— Start —
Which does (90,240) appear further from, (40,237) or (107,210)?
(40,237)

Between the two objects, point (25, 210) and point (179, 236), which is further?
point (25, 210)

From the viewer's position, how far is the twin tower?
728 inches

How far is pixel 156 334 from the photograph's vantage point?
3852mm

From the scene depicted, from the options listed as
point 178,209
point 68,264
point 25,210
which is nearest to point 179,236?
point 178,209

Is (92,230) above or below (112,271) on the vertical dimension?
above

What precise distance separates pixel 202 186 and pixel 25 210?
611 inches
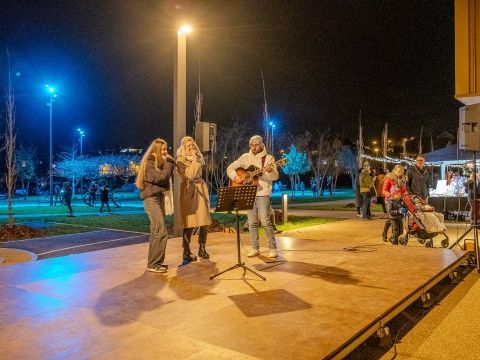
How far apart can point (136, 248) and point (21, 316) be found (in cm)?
356

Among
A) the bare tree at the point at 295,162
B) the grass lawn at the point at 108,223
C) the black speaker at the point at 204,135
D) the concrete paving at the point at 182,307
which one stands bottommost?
the grass lawn at the point at 108,223

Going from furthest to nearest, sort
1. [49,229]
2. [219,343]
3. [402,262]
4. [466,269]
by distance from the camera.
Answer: [49,229] < [466,269] < [402,262] < [219,343]

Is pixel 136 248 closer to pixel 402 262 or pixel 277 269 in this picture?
pixel 277 269

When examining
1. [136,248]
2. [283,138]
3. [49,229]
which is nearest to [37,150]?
[283,138]

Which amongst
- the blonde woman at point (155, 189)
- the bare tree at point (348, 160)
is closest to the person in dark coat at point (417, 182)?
the blonde woman at point (155, 189)

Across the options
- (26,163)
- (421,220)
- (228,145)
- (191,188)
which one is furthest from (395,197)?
(26,163)

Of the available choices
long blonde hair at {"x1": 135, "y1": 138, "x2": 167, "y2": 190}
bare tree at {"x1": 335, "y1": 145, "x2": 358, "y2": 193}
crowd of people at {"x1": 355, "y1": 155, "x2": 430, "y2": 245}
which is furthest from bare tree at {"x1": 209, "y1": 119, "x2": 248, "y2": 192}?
long blonde hair at {"x1": 135, "y1": 138, "x2": 167, "y2": 190}

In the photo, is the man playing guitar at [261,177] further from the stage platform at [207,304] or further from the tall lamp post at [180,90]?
the tall lamp post at [180,90]

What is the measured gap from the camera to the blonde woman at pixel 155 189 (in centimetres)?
580

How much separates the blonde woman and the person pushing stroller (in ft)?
17.5

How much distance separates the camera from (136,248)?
7641 millimetres

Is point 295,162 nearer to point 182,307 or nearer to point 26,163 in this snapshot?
point 26,163

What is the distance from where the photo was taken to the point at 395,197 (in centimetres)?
918

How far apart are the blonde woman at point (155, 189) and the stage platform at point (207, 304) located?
10.7 inches
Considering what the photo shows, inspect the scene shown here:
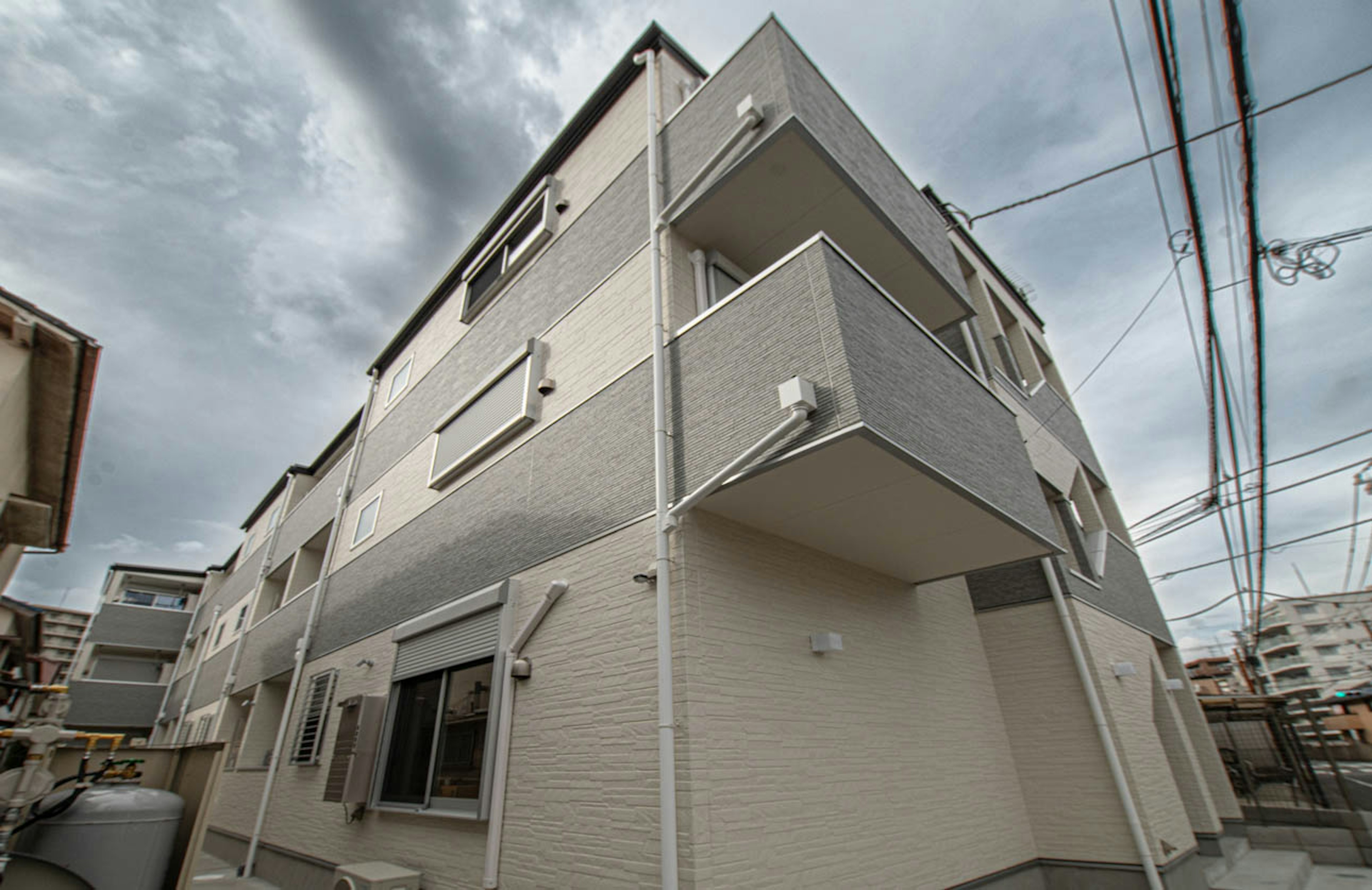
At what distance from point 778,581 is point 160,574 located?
30474 mm

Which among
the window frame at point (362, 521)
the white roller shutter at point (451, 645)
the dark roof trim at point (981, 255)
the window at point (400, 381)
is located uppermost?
the dark roof trim at point (981, 255)

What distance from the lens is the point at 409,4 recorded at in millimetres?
6805

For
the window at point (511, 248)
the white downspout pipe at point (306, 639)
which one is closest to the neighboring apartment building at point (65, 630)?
the white downspout pipe at point (306, 639)

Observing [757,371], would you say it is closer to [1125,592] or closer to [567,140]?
[567,140]

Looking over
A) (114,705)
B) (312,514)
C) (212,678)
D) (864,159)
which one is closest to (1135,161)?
(864,159)

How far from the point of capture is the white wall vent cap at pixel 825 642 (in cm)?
454

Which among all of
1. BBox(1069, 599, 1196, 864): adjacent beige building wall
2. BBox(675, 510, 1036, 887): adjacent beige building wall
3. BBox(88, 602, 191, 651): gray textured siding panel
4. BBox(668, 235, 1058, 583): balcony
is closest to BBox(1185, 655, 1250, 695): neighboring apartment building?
BBox(1069, 599, 1196, 864): adjacent beige building wall

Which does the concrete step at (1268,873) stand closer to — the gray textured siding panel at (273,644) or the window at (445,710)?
the window at (445,710)

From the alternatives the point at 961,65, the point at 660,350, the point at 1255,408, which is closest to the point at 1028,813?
the point at 1255,408

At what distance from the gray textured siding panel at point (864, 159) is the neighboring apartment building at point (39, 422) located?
7.02 meters

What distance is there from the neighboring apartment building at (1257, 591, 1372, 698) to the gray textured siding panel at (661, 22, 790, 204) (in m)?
68.8

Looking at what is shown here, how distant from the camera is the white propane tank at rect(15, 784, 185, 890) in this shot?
12.6 ft

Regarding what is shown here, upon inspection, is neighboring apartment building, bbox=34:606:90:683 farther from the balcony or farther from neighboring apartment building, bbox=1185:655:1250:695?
→ neighboring apartment building, bbox=1185:655:1250:695

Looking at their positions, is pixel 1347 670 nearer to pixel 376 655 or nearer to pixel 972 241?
pixel 972 241
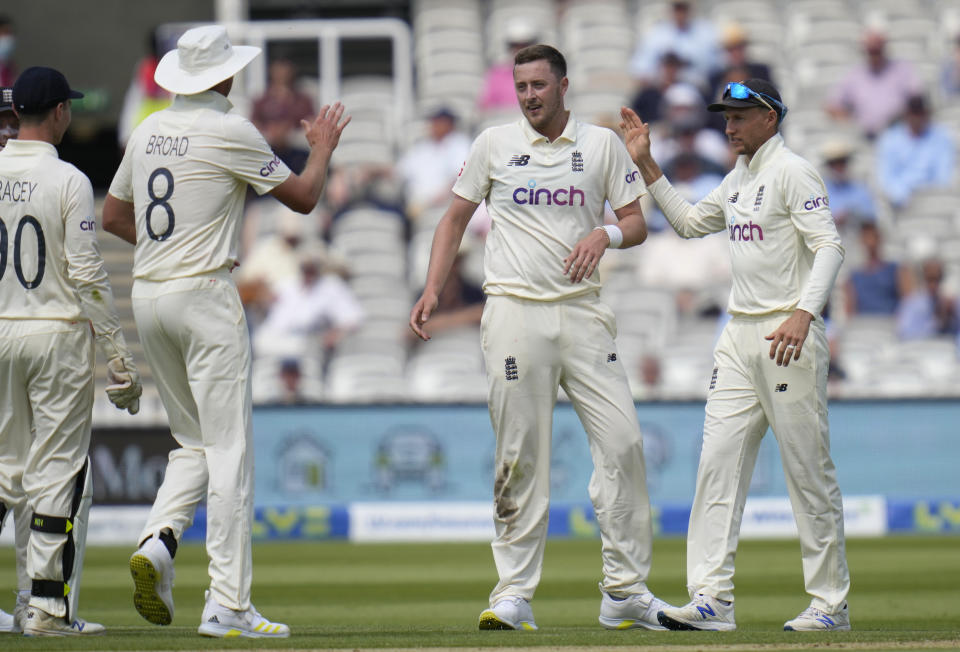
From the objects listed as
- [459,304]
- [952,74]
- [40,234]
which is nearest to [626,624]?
[40,234]

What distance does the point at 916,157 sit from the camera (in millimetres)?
13836

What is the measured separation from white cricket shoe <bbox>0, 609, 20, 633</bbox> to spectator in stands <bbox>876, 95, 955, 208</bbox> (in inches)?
402

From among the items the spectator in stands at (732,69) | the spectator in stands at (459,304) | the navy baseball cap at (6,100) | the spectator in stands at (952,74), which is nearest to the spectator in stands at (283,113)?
the spectator in stands at (459,304)

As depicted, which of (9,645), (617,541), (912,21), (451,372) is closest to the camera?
(9,645)

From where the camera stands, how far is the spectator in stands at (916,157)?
45.3 feet

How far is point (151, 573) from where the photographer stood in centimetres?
509

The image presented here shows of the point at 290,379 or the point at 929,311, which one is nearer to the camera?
the point at 290,379

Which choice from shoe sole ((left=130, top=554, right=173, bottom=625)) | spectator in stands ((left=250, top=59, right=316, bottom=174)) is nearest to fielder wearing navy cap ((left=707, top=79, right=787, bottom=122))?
shoe sole ((left=130, top=554, right=173, bottom=625))

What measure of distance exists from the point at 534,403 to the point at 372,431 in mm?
5582

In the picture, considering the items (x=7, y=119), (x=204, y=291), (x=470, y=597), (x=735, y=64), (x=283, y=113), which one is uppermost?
(x=735, y=64)

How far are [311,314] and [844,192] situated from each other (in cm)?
487

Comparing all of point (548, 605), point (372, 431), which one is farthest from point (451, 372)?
point (548, 605)

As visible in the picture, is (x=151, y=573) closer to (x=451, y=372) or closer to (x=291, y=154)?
(x=451, y=372)

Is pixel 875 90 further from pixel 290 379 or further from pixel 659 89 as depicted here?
pixel 290 379
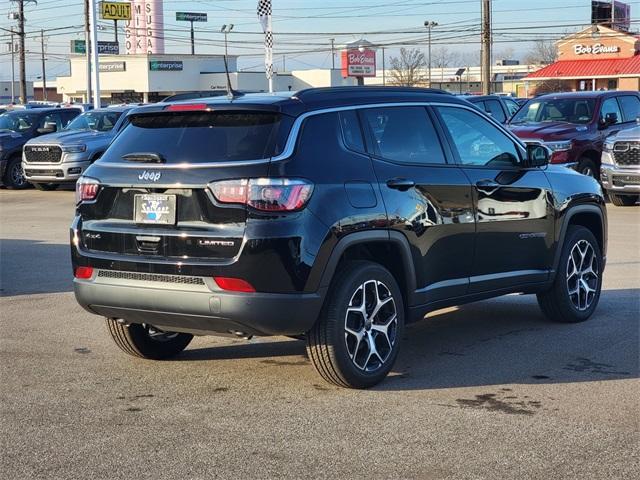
— End —
## PROBLEM DETAILS
Gather every line of the records above that contains the word "blonde", matching case exactly.

## FINISHED ANSWER
- the blonde woman at point (155, 189)
the blonde woman at point (155, 189)
long blonde hair at {"x1": 135, "y1": 138, "x2": 167, "y2": 190}
long blonde hair at {"x1": 135, "y1": 138, "x2": 167, "y2": 190}
What is the measured gap from the camera to the blonde woman at pixel 155 189 (in centimetres)?
How much separates the blonde woman and the person pushing stroller (in ft)?
How far apart are the blonde woman at point (155, 189) and the stage platform at point (207, 304) located?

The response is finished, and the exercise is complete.